▶ _Exercise directions_:
In the records below, could you rewrite the stretch from the line containing "What is the actual" through the line containing "Answer: the black", both included, as a JSON list of strings with one string per line and blank lines left out?

▶ _Exercise materials_:

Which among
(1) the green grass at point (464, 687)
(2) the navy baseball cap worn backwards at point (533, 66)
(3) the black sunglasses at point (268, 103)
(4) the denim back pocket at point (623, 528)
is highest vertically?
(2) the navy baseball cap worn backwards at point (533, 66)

...

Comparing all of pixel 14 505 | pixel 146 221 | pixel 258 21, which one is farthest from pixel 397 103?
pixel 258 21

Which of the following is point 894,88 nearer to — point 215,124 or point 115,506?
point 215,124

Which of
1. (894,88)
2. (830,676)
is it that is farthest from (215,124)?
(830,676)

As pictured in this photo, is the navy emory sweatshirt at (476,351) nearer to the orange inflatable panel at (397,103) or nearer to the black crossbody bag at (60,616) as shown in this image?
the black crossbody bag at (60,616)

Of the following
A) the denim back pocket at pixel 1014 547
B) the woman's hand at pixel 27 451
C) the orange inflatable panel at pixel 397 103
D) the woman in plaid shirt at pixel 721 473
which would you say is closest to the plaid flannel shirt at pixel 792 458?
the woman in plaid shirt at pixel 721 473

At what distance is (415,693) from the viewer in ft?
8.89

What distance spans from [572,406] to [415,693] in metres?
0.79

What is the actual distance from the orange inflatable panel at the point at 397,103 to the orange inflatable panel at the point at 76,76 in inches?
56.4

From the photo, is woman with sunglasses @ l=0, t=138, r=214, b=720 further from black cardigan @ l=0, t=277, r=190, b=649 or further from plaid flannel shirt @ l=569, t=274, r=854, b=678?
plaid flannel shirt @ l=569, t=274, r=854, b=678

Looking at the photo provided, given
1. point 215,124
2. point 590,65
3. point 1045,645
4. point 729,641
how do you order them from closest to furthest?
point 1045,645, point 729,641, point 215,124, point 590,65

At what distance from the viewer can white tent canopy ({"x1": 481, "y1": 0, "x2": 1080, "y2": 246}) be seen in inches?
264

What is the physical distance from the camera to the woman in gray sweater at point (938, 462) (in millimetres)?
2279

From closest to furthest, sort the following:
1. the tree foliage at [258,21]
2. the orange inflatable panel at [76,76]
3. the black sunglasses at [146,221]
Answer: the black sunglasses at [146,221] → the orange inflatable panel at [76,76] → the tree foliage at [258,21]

▶ _Task result_:
[
  "What is the actual distance from the orange inflatable panel at the point at 397,103 to the orange inflatable panel at the point at 76,76 in inches?",
  "56.4",
  "From the photo, is woman with sunglasses @ l=0, t=138, r=214, b=720 further from black cardigan @ l=0, t=277, r=190, b=649 or further from plaid flannel shirt @ l=569, t=274, r=854, b=678?",
  "plaid flannel shirt @ l=569, t=274, r=854, b=678",
  "Looking at the photo provided, given",
  "1. point 215,124",
  "2. point 590,65",
  "3. point 1045,645",
  "4. point 729,641",
  "how do you order them from closest to furthest?",
  "point 1045,645, point 729,641, point 215,124, point 590,65",
  "At what distance from the viewer can white tent canopy ({\"x1\": 481, \"y1\": 0, \"x2\": 1080, \"y2\": 246}) be seen in inches?",
  "264",
  "What is the physical distance from the camera to the woman in gray sweater at point (938, 462) (in millimetres)?",
  "2279",
  "From closest to furthest, sort the following:",
  "1. the tree foliage at [258,21]",
  "2. the orange inflatable panel at [76,76]",
  "3. the black sunglasses at [146,221]",
  "Answer: the black sunglasses at [146,221] → the orange inflatable panel at [76,76] → the tree foliage at [258,21]"
]